Friday, May 24, 2019

Day 28. Jim Crow

This whole process of working on the Brer Rabbit stories involves lots of different editorial decisions, and I'll be documenting all that eventually, but I wanted to write about a decision I had to make today, which was running into Jump Jim Crow in the story about Brer Rabbit raising a dust; here's the 1881 edition at Library of Congress:


Did a black storyteller really sing about Jim Crow? I doubt it. Jim Crow is the starting point of a blackface minstrelsy tradition that is older than Joel Chandler Harris himself (born in 1848), going back to the white minstrel performer (T. D.) "Daddy" Rice who sang and dance wearing blackface; Jump Jim Crow was his signature invention. Here's an 1832 publication of the song, and I'm sure Harris could have considered this as part-and-parcel of the African American culture he sought to portray in his pages, even as he himself was doing a kind of blackface writing.


And of course people will see the connection to Childish Gambino's This is America which plays with this iconic figure and pose at the start of the video.


So, I just left this Jump Jim Crow reference out of my un-framed version of the story. Even though these are (supposedly) Brer Rabbit's words in the story, I see that as an intrusion by Harris. Or, if he really did hear a storyteller singing that song, I would interpret that as the storyteller having some fun at Harris's expense.

Of course, it's all impossibly complicated; all of Harris's writings are a form of blackface. Perhaps eventually I will decide that it's just too much to cope with, and I'll retell them in some more clinical and scientific way... but that's a kind of whiteface that is wrong in its own way too.

Those larger issues are ones to ponder, but I really didn't hesitate to snip out this bit of Jump Jim Crow from the story. I don't expect that this is one of the stories I would include in a printed anthology since it doesn't have a lot of clear African analogues either, but I guess if that were to come up, I could reconsider my decision then. For now, I'm glad to have a version of the story ready to share which contains Brer Rabbit's wonderful trickster wit at work without any minstrel reference to Jump Jim Crow.

→ Data for review
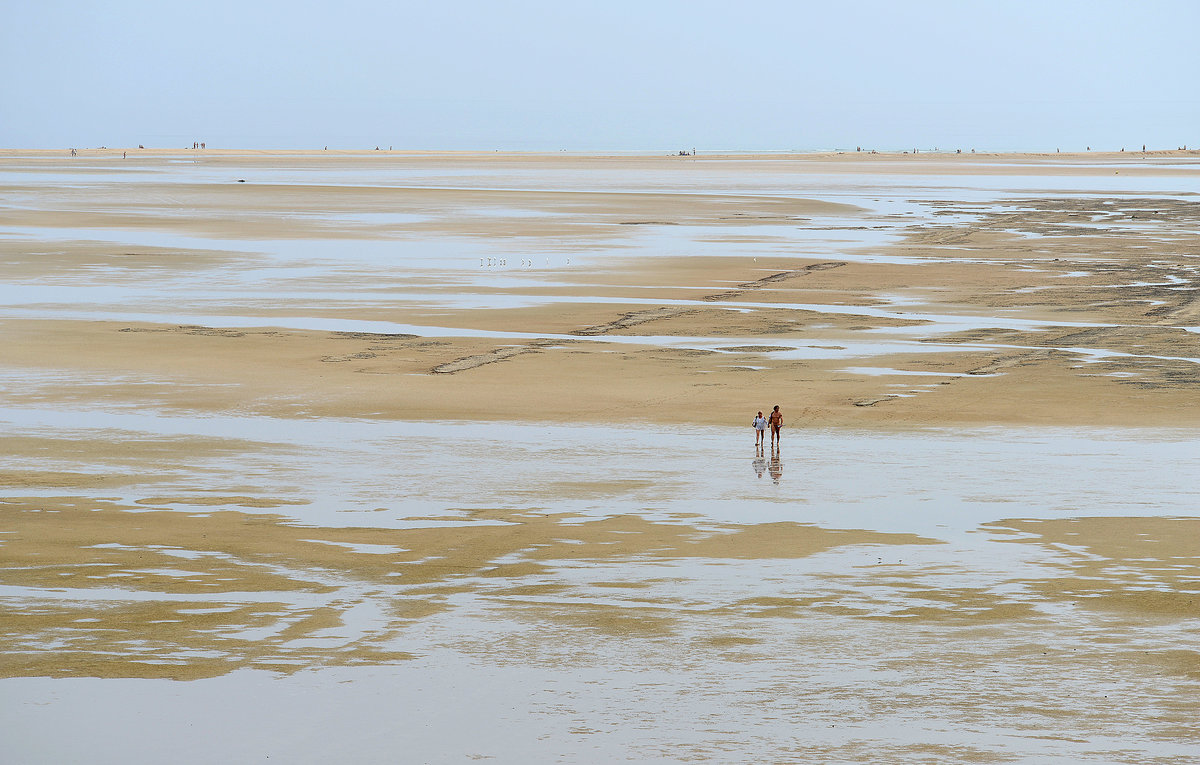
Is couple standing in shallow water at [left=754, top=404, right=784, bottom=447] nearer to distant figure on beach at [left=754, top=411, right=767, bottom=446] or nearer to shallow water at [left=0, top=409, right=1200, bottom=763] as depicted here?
distant figure on beach at [left=754, top=411, right=767, bottom=446]

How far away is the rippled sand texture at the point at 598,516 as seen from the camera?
11445mm

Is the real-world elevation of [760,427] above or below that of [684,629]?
above

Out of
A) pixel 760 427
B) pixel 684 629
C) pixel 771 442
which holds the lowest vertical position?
pixel 684 629

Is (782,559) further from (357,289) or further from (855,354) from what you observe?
(357,289)

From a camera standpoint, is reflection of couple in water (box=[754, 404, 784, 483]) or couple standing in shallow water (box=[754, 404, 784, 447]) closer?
reflection of couple in water (box=[754, 404, 784, 483])

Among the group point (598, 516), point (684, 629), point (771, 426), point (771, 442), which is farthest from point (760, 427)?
point (684, 629)

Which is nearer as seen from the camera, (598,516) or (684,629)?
(684,629)

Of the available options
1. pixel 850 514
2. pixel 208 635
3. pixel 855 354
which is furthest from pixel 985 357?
pixel 208 635

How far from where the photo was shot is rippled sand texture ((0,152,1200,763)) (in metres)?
11.4

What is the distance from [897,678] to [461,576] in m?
4.65

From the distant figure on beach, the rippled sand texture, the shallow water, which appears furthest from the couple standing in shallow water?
the rippled sand texture

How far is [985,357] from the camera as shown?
28.5 m

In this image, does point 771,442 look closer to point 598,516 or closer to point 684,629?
point 598,516

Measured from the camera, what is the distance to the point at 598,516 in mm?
17391
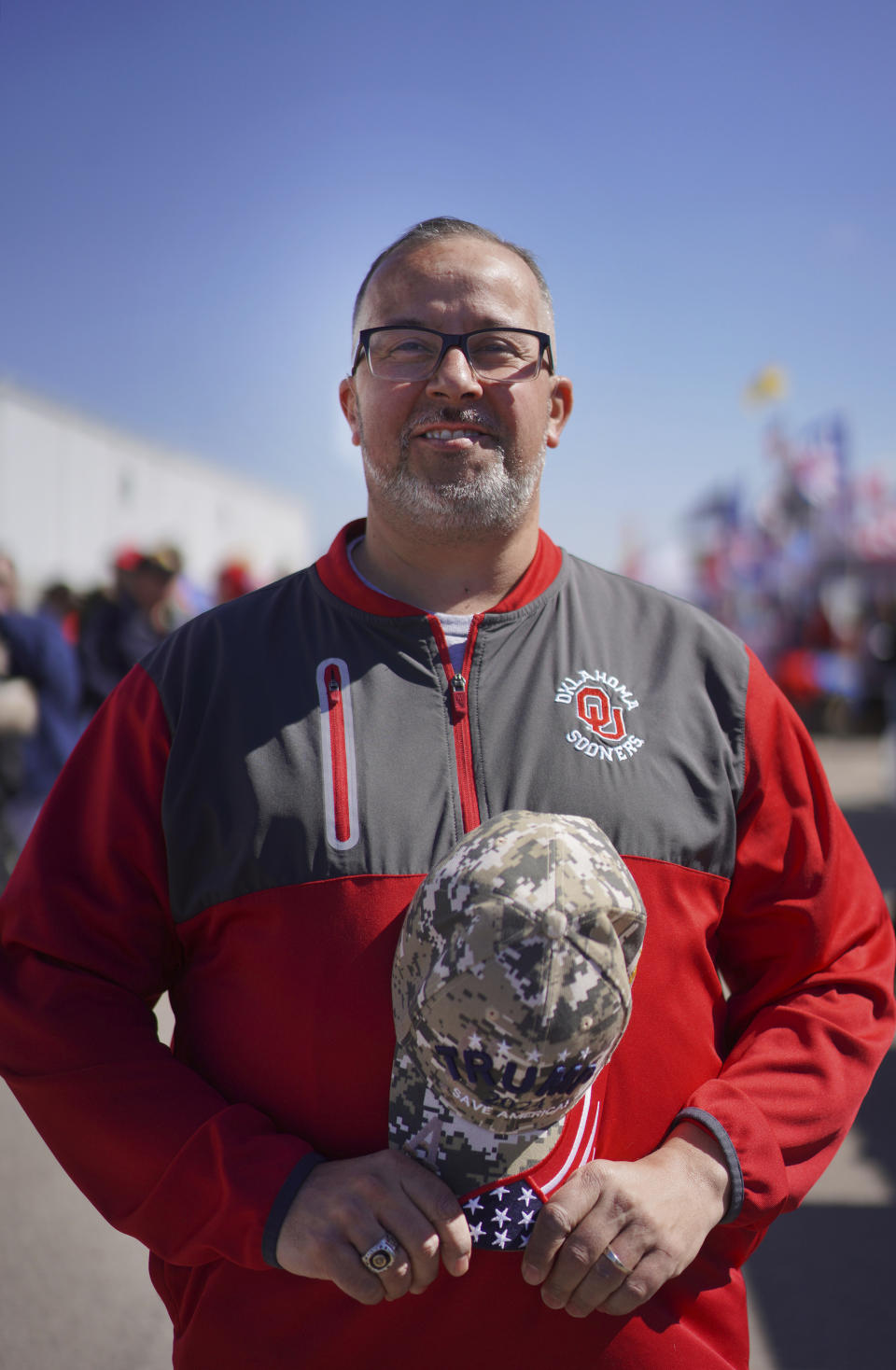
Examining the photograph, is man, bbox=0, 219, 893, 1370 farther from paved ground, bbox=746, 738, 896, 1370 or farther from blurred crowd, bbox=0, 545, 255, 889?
blurred crowd, bbox=0, 545, 255, 889

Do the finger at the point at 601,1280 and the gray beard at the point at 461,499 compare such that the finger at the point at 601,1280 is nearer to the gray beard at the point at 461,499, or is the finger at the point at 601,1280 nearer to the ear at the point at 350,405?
the gray beard at the point at 461,499

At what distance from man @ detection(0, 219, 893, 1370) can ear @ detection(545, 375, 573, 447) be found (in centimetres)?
11

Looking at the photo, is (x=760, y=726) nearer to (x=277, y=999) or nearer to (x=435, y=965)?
(x=435, y=965)

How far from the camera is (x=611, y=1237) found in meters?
1.28

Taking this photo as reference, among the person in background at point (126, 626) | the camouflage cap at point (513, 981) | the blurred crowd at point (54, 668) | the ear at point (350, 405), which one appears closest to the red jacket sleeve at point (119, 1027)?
the camouflage cap at point (513, 981)

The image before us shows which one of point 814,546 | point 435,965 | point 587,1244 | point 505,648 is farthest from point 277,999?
point 814,546

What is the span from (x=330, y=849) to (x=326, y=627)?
0.38 m

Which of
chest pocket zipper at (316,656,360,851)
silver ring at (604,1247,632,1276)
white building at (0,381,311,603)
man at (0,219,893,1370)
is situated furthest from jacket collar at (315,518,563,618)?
white building at (0,381,311,603)

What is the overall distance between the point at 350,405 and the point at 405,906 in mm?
978

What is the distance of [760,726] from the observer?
1631 mm

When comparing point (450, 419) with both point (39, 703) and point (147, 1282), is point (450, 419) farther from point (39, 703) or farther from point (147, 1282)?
point (39, 703)

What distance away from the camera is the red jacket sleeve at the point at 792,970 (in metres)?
1.47

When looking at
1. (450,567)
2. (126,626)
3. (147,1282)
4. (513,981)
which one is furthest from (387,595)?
(126,626)

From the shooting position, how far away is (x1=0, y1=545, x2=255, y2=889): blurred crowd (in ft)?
15.4
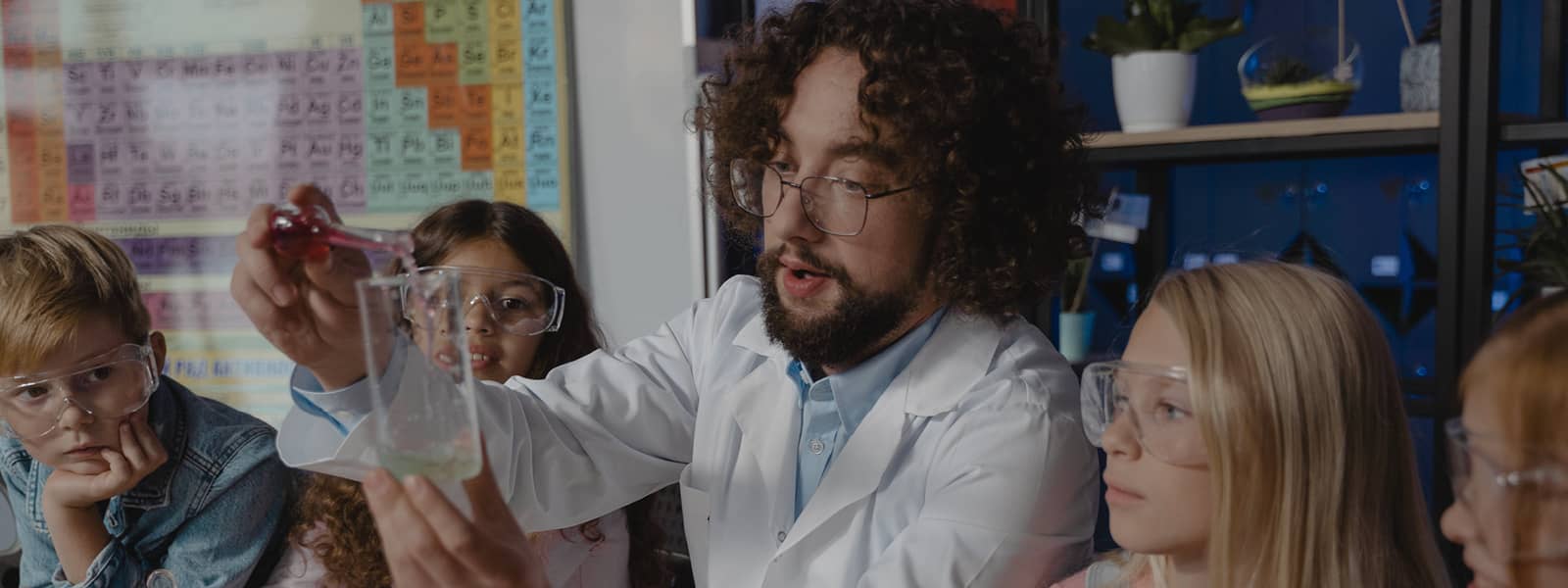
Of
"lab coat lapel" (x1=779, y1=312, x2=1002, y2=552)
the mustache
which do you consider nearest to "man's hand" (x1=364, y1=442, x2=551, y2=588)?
"lab coat lapel" (x1=779, y1=312, x2=1002, y2=552)

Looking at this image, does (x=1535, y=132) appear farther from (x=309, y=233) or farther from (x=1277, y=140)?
(x=309, y=233)

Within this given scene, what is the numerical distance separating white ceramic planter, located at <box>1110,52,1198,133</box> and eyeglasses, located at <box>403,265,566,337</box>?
1387mm

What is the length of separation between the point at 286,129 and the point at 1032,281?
2263mm

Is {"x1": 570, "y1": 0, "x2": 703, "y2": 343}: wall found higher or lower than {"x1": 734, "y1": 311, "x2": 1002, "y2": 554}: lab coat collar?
higher

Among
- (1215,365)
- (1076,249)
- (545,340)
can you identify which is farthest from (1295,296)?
(545,340)

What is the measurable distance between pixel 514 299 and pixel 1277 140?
5.08 feet

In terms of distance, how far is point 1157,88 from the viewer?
2.75m

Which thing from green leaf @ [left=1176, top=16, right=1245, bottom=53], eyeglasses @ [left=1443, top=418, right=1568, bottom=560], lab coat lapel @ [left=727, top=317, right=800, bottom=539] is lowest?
lab coat lapel @ [left=727, top=317, right=800, bottom=539]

→ What you should do
Reproduce, word for word, the passage of the Jim Crow blog post above that opens with the words "So, I just left" and closes with "own way too.".

→ Written answer
So, I just left this Jump Jim Crow reference out of my un-framed version of the story. Even though these are (supposedly) Brer Rabbit's words in the story, I see that as an intrusion by Harris. Or, if he really did hear a storyteller singing that song, I would interpret that as the storyteller having some fun at Harris's expense.

Of course, it's all impossibly complicated; all of Harris's writings are a form of blackface. Perhaps eventually I will decide that it's just too much to cope with, and I'll retell them in some more clinical and scientific way... but that's a kind of whiteface that is wrong in its own way too.